Where: montecarlo.json / final_rankings mc. Only AFTER rungs 1-5 — MC is risk characterization, never validation (it resamples the existing trades; if those are overfit, the MC result is pretty and worthless). Read: prob_profit (≥ 0.9 strong), p5/p50/p95 of the return (p5 = "this is how bad a normal year can look"), DD distribution, risk_of_ruin (~0), max_safe_leveragehalve it live (window concentration makes MC optimistic).

Passed: donchian@4h P2_14239 — pp 0.933, p50 +8.7%, p5 −0.8%, RoR 0.

Rung 7 — Special path for filters: the shuffle test

Filter claims ("X improves Y") need the shuffle test: a real re-backtest with a shuffled data source, z ≥ 1.5. Do not shuffle post-hoc on the finished trades — for re-routing strategies that is invalid. And the result is conditional, never absolute: bocpd helps bb_extreme (+17%) and hurts donchian (−15%); vrp helped donchian with a tight fixed stop (+37.7%) and lost its entire OOS contribution with an adaptive ATR exit. A validated filter is "validated for this entry with this exit" — nothing beyond that.

Red flags — distrust immediately, no matter what the numbers say

  • In-sample score as an argument. The 5m hurst+macd trap: phase-2 score 112, MC prob_profit 0.0015.
  • Single-window training. Faked a PBO of 0.043 on MS_0429; the counter-check tore it apart.
  • min_trades < 30 / a winner with 3 lucky trades (+21.7% on 3 trades, MS_0601).
  • Timeframe ≤ 15m. Reliably overfits (15m: 0/144 profitable).
  • MC presented before the overfit gates.
  • Smoothed models (hmmlearn predict_proba uses the future — only causal forward filters).
  • Retrospectively stamped data sources without a residual check (ETF flow: −70% of the signal was pre-event momentum).
  • More than ~3 stacked filters (every knob enlarges the overfit surface; visible in the 0.66-PBO sweeps).
  • "0 results" not counter-checked with a sanity sample.
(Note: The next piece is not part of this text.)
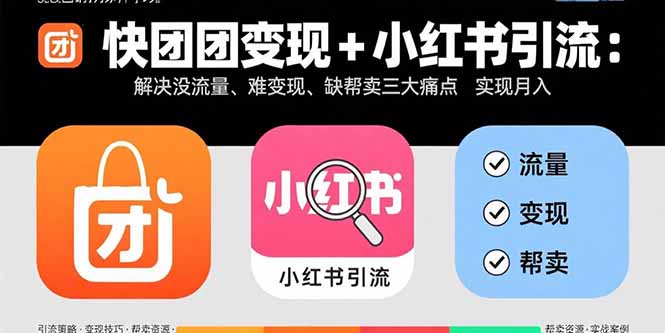 快团团变现+小红书引流：解决没流量、难变现、缺帮卖三大痛点 实现月入3w+-冒泡网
Uniform verdict vocabulary (from now on, everywhere)

Verdict Condition Botty examples
CONFIRMED / PROMOTED all relevant rungs green; strategies additionally: reproduction (rung 5b) vol forecast (IC +0.84, 21/21), BOCPD, donchian@4h family
PURSUE rung 1 green, rest open or partly redundant hmm_regime (IC +0.39, redundant with rv_4h?)
INCONCLUSIVE neither confirmed nor cleanly refuted regime_clustering (spread 32 bps, t −0.68)
REFUTED / DEAD one rung definitively red, with sufficient n divergences (rung 1), OID-as-strategy (rung 2), regime_switch (rung 4)
DOWNGRADED was green, flipped under reproduction/re-evaluation ema@1d (rung 5), archetypes A/B (rung 4), ETF flow (residual)

Where the numbers are

The ladder at a glance

1 real? (CI > 0, p_adj < 0.05) → 2 big enough? (bps × frequency ≥ 5%/yr) → 3 plateau? (≥ 70%) → 4 time-stable? (window distribution, no one-window) → 5 selection honest? (PBO < 0.2 and a 2nd sweep) → 6 risk ok? (MC: pp, p5, RoR) → 7 filter: shuffle z ≥ 1.5. At the first red rung: stop, write the verdict, move on.